The research problem in this paper is image matching and 3D reconstruction. The goal the authors set out was to reconstruct the city of Rome in 3D from the online 2D photo collection in 24h, hence building Rome in a day. This was inspired by the massive image collections available on the internet, as it is an unprecedented opportunity for computer vision algorithms to take advantage of the rich user-generated content to study the hidden 3D information.

The main contribution of this work is a novel and parallel distributed matching system that matches vast collections of 2D images and solves large non-linear least squares problems in the 3D reconstruction stage effectively and efficiently.

Method

The pipeline the authors proposed has several distinct stages, including feature extraction (pre-processing), imaging matching, track generation, and geometric estimation. This method targets two major problems posed by the massive and unorganized collections of 2D images from different cameras and viewpoints - the correspondence problem and the structure from motion (SFM) problem. For each stage of the pipeline, the authors experiment with different algorithms to explore their performance and scalability.
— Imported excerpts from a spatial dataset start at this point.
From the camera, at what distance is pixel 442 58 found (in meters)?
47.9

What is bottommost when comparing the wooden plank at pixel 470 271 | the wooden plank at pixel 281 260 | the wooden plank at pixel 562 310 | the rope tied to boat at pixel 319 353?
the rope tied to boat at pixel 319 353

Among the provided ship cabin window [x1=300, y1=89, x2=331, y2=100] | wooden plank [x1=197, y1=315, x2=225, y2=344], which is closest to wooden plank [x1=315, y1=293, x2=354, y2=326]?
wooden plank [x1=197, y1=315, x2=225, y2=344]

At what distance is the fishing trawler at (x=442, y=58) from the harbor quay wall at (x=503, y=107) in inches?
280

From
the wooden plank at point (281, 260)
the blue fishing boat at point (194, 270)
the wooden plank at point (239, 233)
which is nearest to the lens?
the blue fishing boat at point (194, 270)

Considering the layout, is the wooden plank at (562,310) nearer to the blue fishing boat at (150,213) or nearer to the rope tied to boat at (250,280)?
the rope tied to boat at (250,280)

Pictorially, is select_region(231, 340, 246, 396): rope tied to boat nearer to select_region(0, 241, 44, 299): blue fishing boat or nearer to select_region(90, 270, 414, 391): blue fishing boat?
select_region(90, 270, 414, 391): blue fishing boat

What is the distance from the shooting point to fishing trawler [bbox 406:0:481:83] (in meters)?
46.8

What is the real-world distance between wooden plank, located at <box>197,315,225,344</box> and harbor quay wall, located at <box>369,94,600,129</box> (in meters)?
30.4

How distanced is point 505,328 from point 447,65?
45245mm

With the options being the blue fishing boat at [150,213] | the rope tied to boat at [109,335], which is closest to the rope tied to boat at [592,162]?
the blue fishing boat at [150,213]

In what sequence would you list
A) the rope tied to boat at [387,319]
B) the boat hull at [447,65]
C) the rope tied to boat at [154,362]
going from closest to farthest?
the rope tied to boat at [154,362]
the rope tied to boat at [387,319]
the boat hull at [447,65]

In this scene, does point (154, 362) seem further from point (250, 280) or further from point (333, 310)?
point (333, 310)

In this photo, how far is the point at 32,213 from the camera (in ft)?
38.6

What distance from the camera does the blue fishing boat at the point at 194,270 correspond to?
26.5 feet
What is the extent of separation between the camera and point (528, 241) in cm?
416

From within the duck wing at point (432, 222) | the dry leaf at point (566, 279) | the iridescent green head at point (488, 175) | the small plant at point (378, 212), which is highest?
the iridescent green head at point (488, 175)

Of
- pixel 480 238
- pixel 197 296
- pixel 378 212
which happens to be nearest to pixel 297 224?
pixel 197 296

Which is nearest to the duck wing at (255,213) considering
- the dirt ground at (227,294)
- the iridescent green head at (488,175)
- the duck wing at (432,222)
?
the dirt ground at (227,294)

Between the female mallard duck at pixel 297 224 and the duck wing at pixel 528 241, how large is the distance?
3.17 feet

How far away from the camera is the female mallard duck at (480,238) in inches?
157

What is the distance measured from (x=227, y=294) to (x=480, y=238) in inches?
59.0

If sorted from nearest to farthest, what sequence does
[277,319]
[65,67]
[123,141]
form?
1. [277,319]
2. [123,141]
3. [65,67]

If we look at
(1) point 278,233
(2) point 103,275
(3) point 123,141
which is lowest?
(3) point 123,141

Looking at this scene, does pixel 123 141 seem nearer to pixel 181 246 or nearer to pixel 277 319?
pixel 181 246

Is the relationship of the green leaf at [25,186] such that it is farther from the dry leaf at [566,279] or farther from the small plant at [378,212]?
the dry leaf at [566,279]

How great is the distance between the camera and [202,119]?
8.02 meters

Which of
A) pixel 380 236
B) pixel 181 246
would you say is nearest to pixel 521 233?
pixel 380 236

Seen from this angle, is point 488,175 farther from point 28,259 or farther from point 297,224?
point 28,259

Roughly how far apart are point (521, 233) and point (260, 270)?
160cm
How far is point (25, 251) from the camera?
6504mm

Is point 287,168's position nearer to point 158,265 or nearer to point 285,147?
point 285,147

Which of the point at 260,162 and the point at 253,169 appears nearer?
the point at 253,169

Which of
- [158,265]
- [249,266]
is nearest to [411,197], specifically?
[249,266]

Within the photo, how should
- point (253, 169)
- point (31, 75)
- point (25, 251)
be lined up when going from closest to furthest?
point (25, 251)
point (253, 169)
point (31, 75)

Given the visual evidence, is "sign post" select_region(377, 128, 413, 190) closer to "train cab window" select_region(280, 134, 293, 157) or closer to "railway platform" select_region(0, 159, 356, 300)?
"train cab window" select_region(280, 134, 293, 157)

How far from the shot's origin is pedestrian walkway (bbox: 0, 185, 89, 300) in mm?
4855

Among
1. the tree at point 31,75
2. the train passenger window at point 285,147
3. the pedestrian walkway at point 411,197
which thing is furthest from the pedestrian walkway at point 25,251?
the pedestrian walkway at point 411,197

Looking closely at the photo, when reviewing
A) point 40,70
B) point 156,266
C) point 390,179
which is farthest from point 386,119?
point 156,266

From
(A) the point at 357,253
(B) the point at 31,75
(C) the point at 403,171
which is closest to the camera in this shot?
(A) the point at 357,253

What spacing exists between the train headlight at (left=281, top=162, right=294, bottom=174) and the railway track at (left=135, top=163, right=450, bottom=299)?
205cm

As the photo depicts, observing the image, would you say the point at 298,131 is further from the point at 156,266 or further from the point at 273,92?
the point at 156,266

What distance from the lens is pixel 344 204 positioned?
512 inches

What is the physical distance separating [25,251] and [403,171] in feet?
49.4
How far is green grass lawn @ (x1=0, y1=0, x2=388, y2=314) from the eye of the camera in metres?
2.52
First, for the correspondence problem, the author proposed to use SIFT features with ANN, and clean up with RANSAC by imposing the rigid scene constraint. For large scale matching, this problem is better framed as a graph estimation problem - given vertices matches, we want to propose and then verify the set of edges connecting correspondence. This graph is called the match graph. In this stage, the proposals are generated by whole image similarity and query expansion. I find the idea of looking to find the similarity between images close to the concept of word embedding in natural language processing. Applying this idea in computer vision, the authors take the SIFT features and cluster them into “visual words”, and the images become documents that contain such visual words. With this vocabulary tree in the TF-IDF scheme, we have a sparsely connected match graph as the initial proposal, after which, query expansion is used to increase the density of the component connections for the graph.

Later, in track generation, tracks can be viewed as the connected components in the match graph described above. The second problem to be solved is the SFM problem - given corresponding points, we look for the 3D coordinates of the points of interest, camera parameters, and focal lengths.

In this paper, this is done by first constructing a skeletal set and then incrementally improving by bundle adjustment. This design decision is intuitively justified by a large amount of redundancy demonstrated in Internet collections. But it seems unclear how many of the images can be bundled for such improvement. Lastly, the final reconstruction of the scene geometry within each cluster is done by a multiview stereo algorithm.

What do I think?

Overall, I think the authors came up with a neat pipeline of a distributed implementation for this task. One concern I have regarding this pipeline is that it seems to be relying heavily on the vectors embedding which are connected components in the match graph. I wonder if this means that the most prominent components will take charge of this process, and the reconstructed 3D model is performant in these areas only, where the less prominent part of the model will be neglected. This leads to my question about the metrics used in evaluating the accuracy of the results. Upon reading the paper, it isn’t clear to me what metric they used to measure the quality of the results. It seems that because the goal of this paper is particularly specific and custom-defined (building a 3D model of a city from internet images under 24 hours), it is less obvious to compare this to previous work. However, I wonder if the authors have compared their work with a ground truth or a highly accurate 3D model of the Colosseum, which would be a helpful addition to make this paper more sound and complete.

Another limitation I found is the lack of analysis of the problem space. The authors certainly addressed some problems in the downloaded images from the Internet such as diverse angles and different levels of zooming. I am curious to know if the pipeline proposed can be used in a variety of scenes, if it performs on the complex scenes and simple scenes equally well, and the role of the skeletal sets in 3D construction. I think these are all interesting things to explore and to extend from this paper.

I found the critical skeletal sets idea similar to the critical point concept from the PointNet paper. On this note, I think it would be useful to have an algorithm that identifies the skeletal sets from an extensive unstructured image collection to capture the most significant information to be able to navigate through such an assortment while avoiding redundancy as much as possible. Such an algorithm could help determine the crucial keyframe from a collection, and can also point a direction to what is missing in the collection to foster guided data image collection.